In a second aspect, an embodiment of the present application provides a storage medium, where the storage medium includes a stored program, where the program when executed controls a device in which the storage medium is located to perform the method for information desensitization of big data according to any one of the first aspect or the possible implementation manners of the first aspect.
In a third aspect, embodiments of the present application provide a server, including a memory for storing information including program instructions, and a processor for controlling execution of the program instructions, which when loaded and executed by the processor, implement the steps of the method for information desensitization of big data according to the first aspect or any one of the possible implementations of the first aspect.

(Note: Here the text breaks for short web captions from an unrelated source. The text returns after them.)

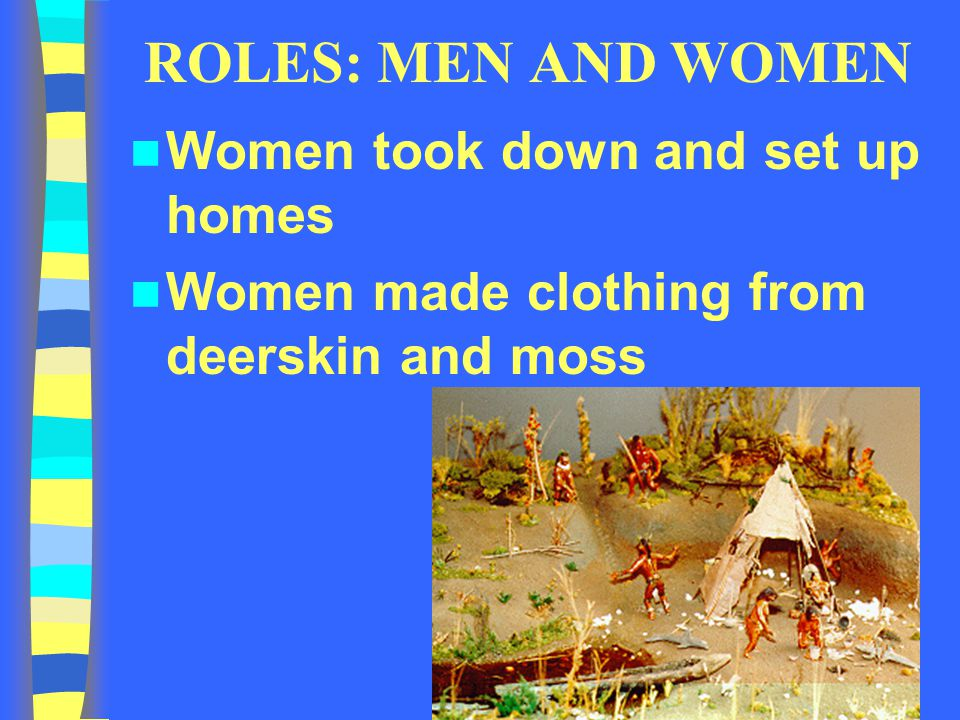 ROLES: MEN AND WOMEN Women took down and set up homes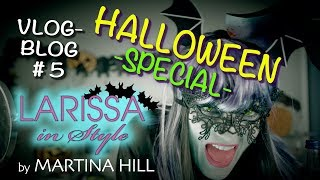 Martina Hill: Larissa in Style VlogBlog #5 Halloween-Special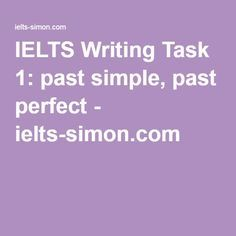 IELTS Writing Task 1: past simple, past perfect - ielts-simon.com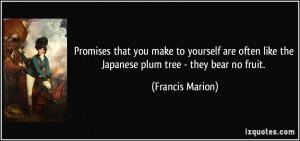 ... like the Japanese plum tree - they bear no fruit. - Francis Marion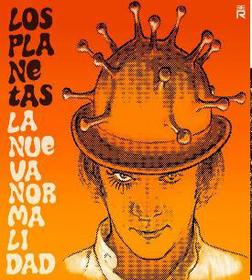 LOS PLANETAS - NUEVA NORMALIDAD / NEGACIONISTA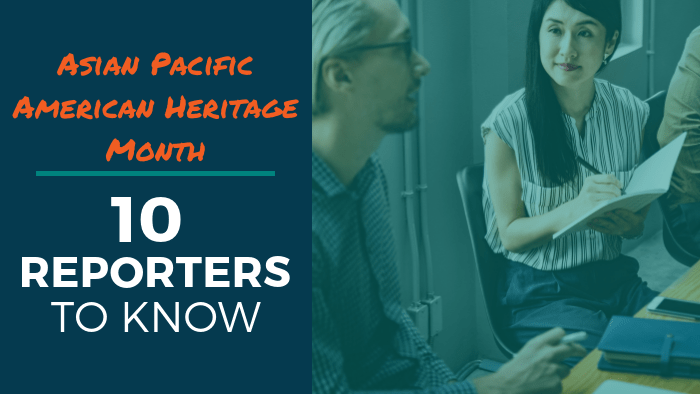 Asian Pacific American Heritage Month: 10 Reporters to Know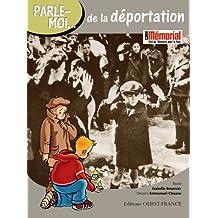PARLE-MOI DE LA DEPORTATION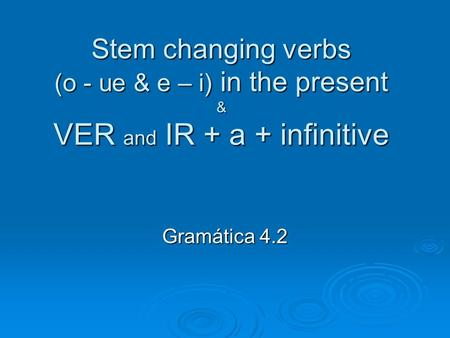 Stem changing verbs (o - ue & e – i) in the present & VER and IR + a + infinitive Gramática 4.2.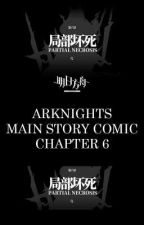 Arknights Main Story Comic Chapter 6 (Complete) by Mbah_Kojim
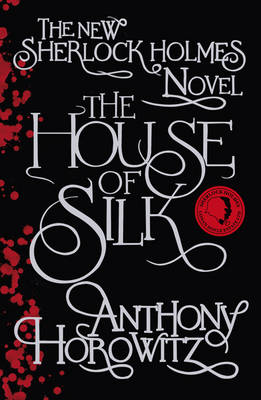 The House of Silk: The New Sherlock Holmes Novel (Hardback)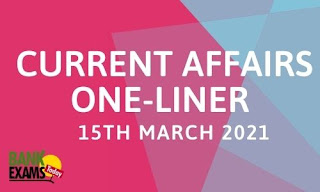 Current Affairs One-Liner: 15th March 2021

The beneficial effects are that:
1. according to the scheme, a solution idea of an countermeasure network is generated by adopting conditions, each piece of original data in an original data set is subjected to entity, relation and attribute extraction, and sensitive information in the entity and the attribute is determined; then carrying out preliminary desensitization treatment on the sensitive information, and generating condition information based on the entity, relationship and attribute after the preliminary desensitization treatment; and generating a generator in the countermeasure network by using the trained conditions, generating a synthetic sample based on the condition information and the random vector, and finally obtaining a desensitization data set consisting of a plurality of synthetic samples. When the desensitization data set for post-processing is generated, the privacy information of the user is subjected to preliminary desensitization (original data structure can be maintained), the condition information is generated by utilizing the extracted entity, relation and attribute, the generation of the synthesized sample is guided, the quality of the synthesized sample can be ensured, the synthesized sample is very close to the real sample in the original data set, and the reliability of post-processing (data analysis, data mining and the like) is ensured. By using the desensitization data set, leakage of sensitive information containing user privacy is effectively eliminated, and sample generation is performed after preliminary desensitization is performed, so that threat of association analysis and restoration technology to user privacy is avoided, and safety guarantee is provided for user data privacy.
2. When the condition generation countermeasure network is constructed, the LSTM is selected as the generator, the transducer is selected as the discriminator, so that the condition generation countermeasure network can be suitable for more complex text content generation tasks, corresponding loss functions are designed, the generator and the discriminator are updated in a back propagation mode, when parameters to be optimized of the generator and the discriminator are updated, the generation capacity in the generated samples (the generation capacity is gradually enhanced along with repeated iteration of training) is considered, when related parameters are updated, the conditions met by the generated samples are considered, optimization of the related parameters is guided, the lower the conditions met by the early generated samples are, the larger the update amplitude is (corresponding parameters are utilized)As a coefficient of learning rate), training efficiency can be effectively improved, and convergence of the model can be quickened.
In order to make the above objects, features and advantages of the present application more comprehensible, preferred embodiments accompanied with figures are described in detail below.
Drawings
In order to more clearly illustrate the technical solutions of the embodiments of the present application, the drawings that are needed in the embodiments of the present application will be briefly described below, it should be understood that the following drawings only illustrate some embodiments of the present application and should not be considered as limiting the scope, and other related drawings may be obtained according to these drawings without inventive effort for a person skilled in the art.
FIG. 1 is a flow chart of a build condition generation countermeasure network.
Fig. 2 is a flowchart of a method for desensitizing information of big data according to an embodiment of the present application.
Detailed Description
The technical solutions in the embodiments of the present application will be described below with reference to the drawings in the embodiments of the present application.
The data desensitization technique of the present scheme relies on a condition generation countermeasure network to generate synthetic samples based on condition information (derived from entity, relationship, attribute extraction on the original data) and random vectors to construct a desensitized dataset corresponding to the original dataset. Thus, the construction of a condition generating countermeasure network is first described herein.
Referring to fig. 1, fig. 1 is a flowchart of a construction condition generation countermeasure network. In this embodiment, the condition generation countermeasure network construction process includes: step S11, step S12, step S13, and step S14.
First, step S11 may be performed.
Step S11: and acquiring a training set, wherein the training set comprises a plurality of pieces of training data.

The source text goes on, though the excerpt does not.